## Start Input
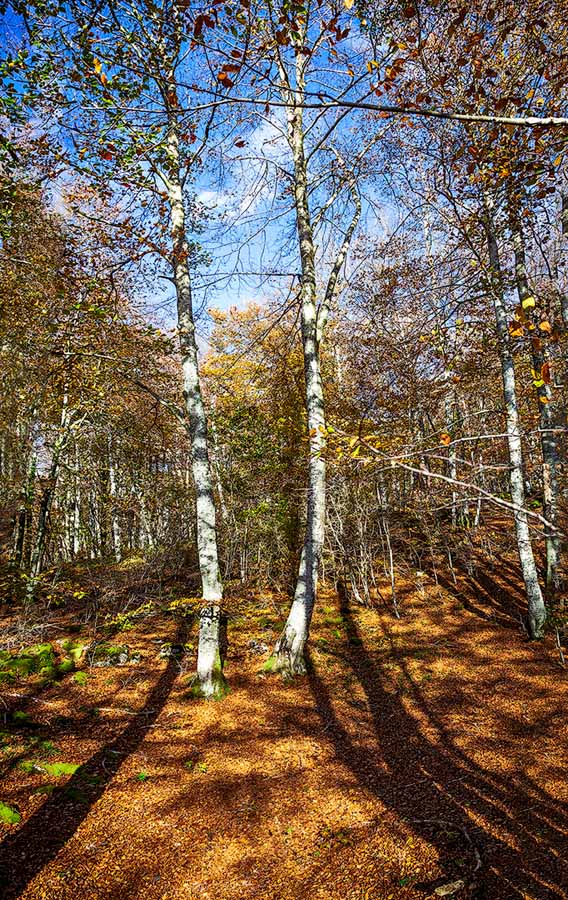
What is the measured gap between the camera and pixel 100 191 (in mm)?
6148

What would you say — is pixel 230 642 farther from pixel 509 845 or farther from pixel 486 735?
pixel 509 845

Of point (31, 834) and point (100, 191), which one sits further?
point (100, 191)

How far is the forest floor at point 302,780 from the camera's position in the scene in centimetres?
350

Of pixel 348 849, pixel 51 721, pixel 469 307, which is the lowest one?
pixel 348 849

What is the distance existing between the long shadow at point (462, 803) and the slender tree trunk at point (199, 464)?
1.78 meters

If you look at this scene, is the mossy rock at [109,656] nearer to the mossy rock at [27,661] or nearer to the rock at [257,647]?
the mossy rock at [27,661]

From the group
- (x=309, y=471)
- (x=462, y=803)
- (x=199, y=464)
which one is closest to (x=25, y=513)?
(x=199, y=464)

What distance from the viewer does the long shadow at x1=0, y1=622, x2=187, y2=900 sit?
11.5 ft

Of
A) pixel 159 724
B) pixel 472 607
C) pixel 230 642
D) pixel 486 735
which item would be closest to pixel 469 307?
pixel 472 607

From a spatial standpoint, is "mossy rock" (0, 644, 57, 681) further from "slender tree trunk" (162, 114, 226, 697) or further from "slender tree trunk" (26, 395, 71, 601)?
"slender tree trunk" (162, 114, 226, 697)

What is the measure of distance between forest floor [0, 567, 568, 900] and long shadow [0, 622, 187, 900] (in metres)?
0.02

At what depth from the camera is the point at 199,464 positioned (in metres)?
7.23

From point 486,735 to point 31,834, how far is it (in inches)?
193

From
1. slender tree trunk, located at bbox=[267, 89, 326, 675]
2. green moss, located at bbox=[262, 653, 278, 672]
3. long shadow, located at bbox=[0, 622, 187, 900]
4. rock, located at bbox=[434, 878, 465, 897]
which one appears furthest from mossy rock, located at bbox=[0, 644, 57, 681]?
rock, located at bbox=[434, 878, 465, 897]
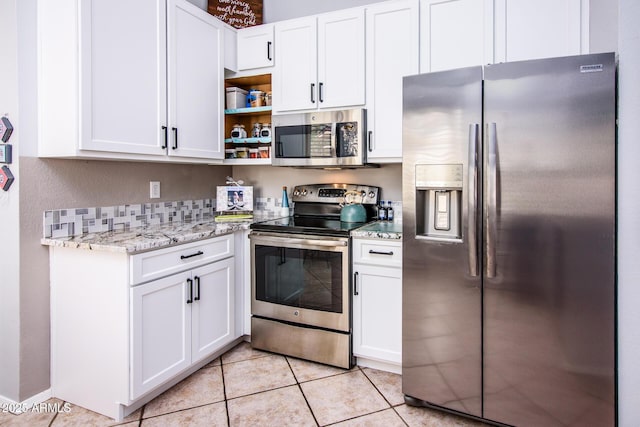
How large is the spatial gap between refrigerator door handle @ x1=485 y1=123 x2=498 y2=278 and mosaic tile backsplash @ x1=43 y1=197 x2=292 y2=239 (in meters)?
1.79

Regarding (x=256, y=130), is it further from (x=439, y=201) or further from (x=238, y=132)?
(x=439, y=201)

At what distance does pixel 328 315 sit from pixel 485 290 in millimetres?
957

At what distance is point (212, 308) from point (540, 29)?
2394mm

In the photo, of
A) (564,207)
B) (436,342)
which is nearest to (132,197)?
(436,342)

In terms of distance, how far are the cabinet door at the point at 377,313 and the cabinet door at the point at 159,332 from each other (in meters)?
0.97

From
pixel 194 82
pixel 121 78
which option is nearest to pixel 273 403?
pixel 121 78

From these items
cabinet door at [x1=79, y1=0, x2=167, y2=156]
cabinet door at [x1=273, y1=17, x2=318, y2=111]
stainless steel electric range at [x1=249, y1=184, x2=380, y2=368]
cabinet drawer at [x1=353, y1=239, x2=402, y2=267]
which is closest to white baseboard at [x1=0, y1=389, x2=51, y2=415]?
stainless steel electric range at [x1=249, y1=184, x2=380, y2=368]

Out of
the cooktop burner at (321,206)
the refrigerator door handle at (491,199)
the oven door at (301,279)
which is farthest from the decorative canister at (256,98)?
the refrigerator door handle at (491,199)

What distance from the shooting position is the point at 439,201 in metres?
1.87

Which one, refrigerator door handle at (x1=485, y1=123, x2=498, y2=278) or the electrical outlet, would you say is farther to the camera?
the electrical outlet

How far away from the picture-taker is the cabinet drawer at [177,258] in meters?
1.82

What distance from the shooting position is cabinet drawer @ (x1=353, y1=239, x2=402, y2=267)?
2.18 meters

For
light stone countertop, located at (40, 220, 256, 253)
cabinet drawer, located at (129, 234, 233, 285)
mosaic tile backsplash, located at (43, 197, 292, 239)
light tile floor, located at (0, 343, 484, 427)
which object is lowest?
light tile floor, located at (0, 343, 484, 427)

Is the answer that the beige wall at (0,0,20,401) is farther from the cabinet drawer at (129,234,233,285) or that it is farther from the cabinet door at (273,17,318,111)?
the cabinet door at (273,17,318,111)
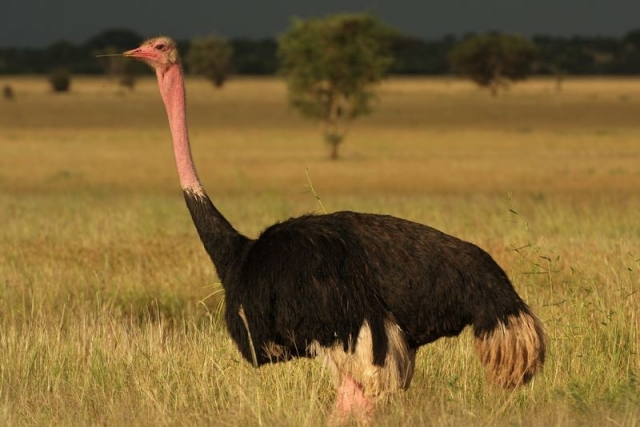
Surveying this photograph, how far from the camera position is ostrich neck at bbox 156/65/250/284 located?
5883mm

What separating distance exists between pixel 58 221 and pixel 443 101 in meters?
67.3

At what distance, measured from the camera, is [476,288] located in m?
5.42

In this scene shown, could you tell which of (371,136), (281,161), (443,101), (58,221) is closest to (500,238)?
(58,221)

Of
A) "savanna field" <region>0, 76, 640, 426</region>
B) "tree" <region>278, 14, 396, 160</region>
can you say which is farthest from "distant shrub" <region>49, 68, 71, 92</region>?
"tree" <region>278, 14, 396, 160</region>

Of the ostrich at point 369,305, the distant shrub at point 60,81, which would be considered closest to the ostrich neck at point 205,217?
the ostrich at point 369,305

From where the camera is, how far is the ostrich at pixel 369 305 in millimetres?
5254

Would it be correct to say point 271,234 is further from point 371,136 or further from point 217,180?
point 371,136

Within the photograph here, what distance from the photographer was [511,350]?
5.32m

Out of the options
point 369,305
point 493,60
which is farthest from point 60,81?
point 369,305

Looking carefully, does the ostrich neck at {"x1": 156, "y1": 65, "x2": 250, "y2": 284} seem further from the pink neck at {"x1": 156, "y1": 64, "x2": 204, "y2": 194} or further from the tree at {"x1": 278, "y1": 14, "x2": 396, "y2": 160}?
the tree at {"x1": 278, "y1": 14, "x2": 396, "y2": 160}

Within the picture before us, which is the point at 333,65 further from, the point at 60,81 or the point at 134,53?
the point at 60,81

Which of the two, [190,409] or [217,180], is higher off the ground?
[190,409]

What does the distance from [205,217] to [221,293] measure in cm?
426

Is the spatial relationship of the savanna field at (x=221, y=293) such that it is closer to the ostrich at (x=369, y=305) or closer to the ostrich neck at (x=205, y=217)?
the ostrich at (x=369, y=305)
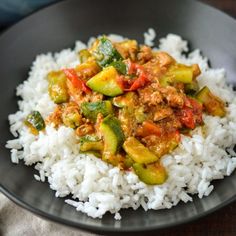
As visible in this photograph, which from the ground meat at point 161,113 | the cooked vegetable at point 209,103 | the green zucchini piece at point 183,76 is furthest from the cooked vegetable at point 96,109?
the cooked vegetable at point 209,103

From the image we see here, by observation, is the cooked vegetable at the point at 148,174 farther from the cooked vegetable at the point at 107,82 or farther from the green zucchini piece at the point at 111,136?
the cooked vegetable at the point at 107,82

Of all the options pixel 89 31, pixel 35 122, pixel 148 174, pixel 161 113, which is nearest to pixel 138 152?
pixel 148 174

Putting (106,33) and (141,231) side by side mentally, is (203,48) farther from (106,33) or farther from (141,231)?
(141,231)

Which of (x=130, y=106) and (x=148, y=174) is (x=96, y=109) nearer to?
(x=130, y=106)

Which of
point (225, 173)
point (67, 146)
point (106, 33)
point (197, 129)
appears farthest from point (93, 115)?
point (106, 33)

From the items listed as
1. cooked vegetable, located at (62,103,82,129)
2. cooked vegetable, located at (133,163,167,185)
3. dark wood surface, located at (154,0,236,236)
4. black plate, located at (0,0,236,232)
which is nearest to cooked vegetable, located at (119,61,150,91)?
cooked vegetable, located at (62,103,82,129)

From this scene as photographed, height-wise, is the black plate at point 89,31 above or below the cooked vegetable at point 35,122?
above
## End Input
## Start Input
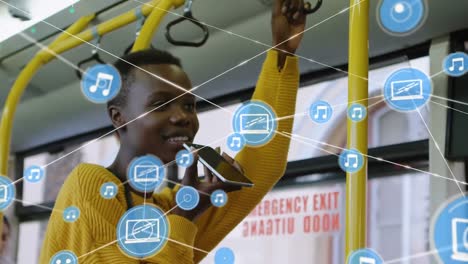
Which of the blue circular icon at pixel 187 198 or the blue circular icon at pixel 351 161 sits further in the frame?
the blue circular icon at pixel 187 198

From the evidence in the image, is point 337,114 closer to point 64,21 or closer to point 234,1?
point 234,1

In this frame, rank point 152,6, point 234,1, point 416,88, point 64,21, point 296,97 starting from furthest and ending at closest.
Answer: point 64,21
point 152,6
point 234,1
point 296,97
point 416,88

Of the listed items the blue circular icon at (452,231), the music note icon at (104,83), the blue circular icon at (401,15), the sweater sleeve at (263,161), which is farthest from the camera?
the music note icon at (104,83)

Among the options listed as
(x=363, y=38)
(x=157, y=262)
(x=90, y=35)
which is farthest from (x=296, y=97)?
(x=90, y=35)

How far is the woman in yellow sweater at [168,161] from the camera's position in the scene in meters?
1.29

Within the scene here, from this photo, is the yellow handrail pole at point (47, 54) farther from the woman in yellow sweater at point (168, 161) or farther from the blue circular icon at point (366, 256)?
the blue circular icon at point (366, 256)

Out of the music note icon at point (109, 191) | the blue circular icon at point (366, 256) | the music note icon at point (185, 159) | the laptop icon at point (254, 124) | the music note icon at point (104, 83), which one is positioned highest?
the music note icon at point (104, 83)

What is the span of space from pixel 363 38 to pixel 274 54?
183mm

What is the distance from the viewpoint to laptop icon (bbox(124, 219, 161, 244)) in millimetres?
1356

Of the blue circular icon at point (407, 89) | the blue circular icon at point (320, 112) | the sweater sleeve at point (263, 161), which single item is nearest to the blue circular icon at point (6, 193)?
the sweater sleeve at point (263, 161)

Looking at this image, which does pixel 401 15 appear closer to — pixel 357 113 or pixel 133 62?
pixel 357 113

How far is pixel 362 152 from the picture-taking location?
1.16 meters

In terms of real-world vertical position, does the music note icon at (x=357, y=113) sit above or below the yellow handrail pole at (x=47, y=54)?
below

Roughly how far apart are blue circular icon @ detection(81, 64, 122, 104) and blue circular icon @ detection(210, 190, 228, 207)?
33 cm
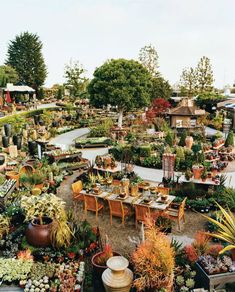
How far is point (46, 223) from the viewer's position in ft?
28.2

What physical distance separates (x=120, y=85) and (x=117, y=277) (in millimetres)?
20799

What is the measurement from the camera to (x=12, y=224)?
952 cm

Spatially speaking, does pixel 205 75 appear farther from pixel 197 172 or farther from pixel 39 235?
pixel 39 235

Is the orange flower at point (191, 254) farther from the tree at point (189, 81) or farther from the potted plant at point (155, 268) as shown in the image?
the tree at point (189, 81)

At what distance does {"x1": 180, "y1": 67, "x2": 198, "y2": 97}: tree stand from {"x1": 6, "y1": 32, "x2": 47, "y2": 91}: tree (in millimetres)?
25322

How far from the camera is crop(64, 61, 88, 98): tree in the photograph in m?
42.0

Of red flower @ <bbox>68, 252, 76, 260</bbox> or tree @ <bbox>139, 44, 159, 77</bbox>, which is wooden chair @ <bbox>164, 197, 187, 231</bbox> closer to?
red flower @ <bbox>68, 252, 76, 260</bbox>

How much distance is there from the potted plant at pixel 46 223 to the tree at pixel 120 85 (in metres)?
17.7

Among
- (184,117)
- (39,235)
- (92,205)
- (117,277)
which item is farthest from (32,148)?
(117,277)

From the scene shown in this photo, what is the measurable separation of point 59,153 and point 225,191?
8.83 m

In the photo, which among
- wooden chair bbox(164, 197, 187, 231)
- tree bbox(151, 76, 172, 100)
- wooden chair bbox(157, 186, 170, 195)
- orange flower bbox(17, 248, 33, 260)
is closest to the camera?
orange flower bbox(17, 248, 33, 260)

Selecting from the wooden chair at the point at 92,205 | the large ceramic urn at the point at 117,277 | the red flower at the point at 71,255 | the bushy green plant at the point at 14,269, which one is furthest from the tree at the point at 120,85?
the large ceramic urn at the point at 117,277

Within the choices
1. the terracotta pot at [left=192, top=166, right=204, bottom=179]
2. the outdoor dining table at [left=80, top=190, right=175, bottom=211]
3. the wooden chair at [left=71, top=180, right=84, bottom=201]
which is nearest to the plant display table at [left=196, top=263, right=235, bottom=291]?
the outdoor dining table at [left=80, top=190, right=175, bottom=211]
## End Input
## Start Input
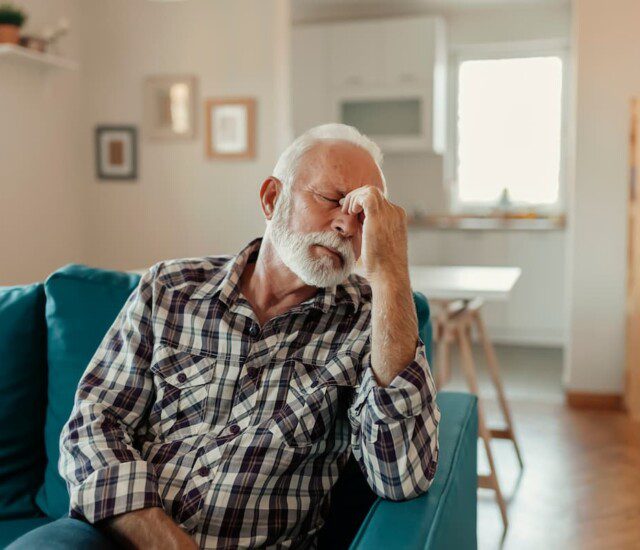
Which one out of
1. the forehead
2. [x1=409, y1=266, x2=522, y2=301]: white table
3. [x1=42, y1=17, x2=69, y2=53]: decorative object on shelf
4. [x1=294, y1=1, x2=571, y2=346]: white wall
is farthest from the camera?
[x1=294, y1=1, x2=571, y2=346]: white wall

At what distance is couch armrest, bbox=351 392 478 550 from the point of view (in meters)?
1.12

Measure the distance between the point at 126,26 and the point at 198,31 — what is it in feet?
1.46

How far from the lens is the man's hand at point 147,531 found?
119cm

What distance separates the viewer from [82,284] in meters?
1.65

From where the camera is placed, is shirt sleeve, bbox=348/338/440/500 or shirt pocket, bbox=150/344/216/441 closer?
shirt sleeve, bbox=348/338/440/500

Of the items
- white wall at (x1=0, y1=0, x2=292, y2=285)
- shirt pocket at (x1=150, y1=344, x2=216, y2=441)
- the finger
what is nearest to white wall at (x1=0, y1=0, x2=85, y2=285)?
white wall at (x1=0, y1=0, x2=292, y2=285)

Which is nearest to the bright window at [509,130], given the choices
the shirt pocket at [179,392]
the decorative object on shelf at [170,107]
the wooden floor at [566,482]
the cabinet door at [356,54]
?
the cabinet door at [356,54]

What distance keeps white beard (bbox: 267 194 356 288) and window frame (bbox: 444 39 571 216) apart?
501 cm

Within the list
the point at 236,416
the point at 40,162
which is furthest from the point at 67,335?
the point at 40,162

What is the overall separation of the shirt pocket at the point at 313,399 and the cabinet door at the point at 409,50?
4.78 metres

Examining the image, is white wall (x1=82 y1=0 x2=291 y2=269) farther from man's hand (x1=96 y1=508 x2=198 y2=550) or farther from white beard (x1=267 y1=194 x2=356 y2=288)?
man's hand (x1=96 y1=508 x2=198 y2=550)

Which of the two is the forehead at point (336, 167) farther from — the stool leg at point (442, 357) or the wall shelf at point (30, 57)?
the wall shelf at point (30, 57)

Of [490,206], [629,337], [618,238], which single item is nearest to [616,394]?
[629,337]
## End Input
What the task asks ->
How many lines in the material above contain the word "nearer"? Case counts; give only the number.

Exercise result ->
2